Garry testava a corrente elétrica passando pelo fio que bloqueava a entrada principal. Os geradores cantarolavam, o ar crepitava, e houve uma quantidade satisfatória de fumaça e faíscas.
— Parece bom — Macready o cumprimentou.
— Mil volts. — O gerente da estação, verificou o nível de reserva em um dos geradores. — Deve ser o suficiente. É bem mais do que o Doutor aplicou na coisa-Norris.


Nauls empurrava o fogão portátil. As rodas guinchavam, porém, de qualquer maneira, conseguiu encostá-lo contra a porta da cozinha fechada. Do outro lado da sala, Sanders fazia o mesmo com uma das geladeiras contra a segunda porta. Assim que foi possível, inclinou-se e agarrou uma das facas de açougueiro que estava à vista.
De repente um som chegou até eles. Um ronronar, um ruído borbulhante. Sanders congelou e virou o rosto para Nauls.
— Ouviu isso, cara?
Nauls olhou para ele. — Ouviu o quê?”
De repente, o barulho estava ao seu redor. Um ruído familiar em erupção nos alto-falantes estéreo de ambas as extremidades da cozinha. Guitarra elétrica, bateria, órgão e sintetizador. Alguém ligara o sistema de som do acampamento no volume máximo.
Um não conseguia mais ouvir o outro...


A música enchia os corredores vazios, quartos de dormir, a seção de alimentação e os lavatórios. Penetrava as paredes e sacudia o chão.
Com exceção de Childs, que tinha feito manutenção nele, Nauls conhecia aquele sistema de som, melhor do que ninguém.
Gritou acima do barulho e fez um gesto em direção à sala de recreação.
— Tá no refeitório! — Gritou para o companheiro. — O aparelho de som!
Sanders boquiaberto, esforçava-se para ouvir. — O que disse?
Nauls foi na direção dele.
— A coisa está entre nós e a sala de recreação.
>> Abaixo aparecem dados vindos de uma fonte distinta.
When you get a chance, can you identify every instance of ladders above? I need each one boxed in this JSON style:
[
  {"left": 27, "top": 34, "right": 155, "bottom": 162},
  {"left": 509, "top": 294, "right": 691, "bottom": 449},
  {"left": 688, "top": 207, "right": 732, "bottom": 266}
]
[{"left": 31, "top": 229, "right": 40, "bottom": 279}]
Como é que vamos voltar?
Sanders abanou a cabeça, olhou assustado e confuso.
— Não consigo ouvi-lo, cara!


Na sala de recreação Macready arrancava os alto-falantes de seus suportes de parede. Primeiro um e depois outro.
— O que eles estão fazendo lá atrás? — Perguntou ao gerente da estação, apontando para a cozinha.
A música vinha de apenas um alto-falante restante, mas o som continuava a reverberar pelo restante do complexo.
Garry estava perto do fio e espiou pelo corredor. A voz de Nauls distorcida como um lamento.
— O que ele está dizendo? — Macready perguntou depois de arrancar o último alto-falante.
Garry balançou a cabeça. — Não faço ideia.
— O que foi?
— Macready — Nauls estava uivando. — Nós fomos separados! Vocês podem me ouvir?
Algo fez ‘whump!’ contra a porta detrás da cozinha.
Nauls se virou para ver uma grande lâmina, tal qual uma foice, que varou as tábuas de madeira pesada e começou a serrá-las.
Um líquido negro gotejava da margem do corte. A lâmina em si era uma forma vermelha irreconhecível e não metálica, uma cor estranha para uma lâmina.
O som de madeira sendo serrada era abafado pelo retumbar dos alto-falantes estéreos.
De olhos esbugalhados, Sanders apontou a mão trêmula para a porta. Uma segunda lâmina aparecera ao lado da primeira, juntamente com mais da substância lubrificante negra.
Nauls afastou-se quando percebeu que não se tratavam de lâminas duplas. Eram unhas.
Sanders, encostara contra a terceira porta, quando outro par de garras atravessou partindo a madeira mais fina prendendo-se ao redor de seu pescoço. Foi uma luta breve, antes de ser puxado para trás. Havia uma expressão triste em seu rosto ao morder a cápsula de cianeto, pouco antes de ser puxado com violência através da porta quebrada.
Nauls não era uma pessoa de gestos fúteis. Sanders se fora. A outra porta era a única saída restante. Agachado, correu para o corredor. Seus patins soltaram faíscas.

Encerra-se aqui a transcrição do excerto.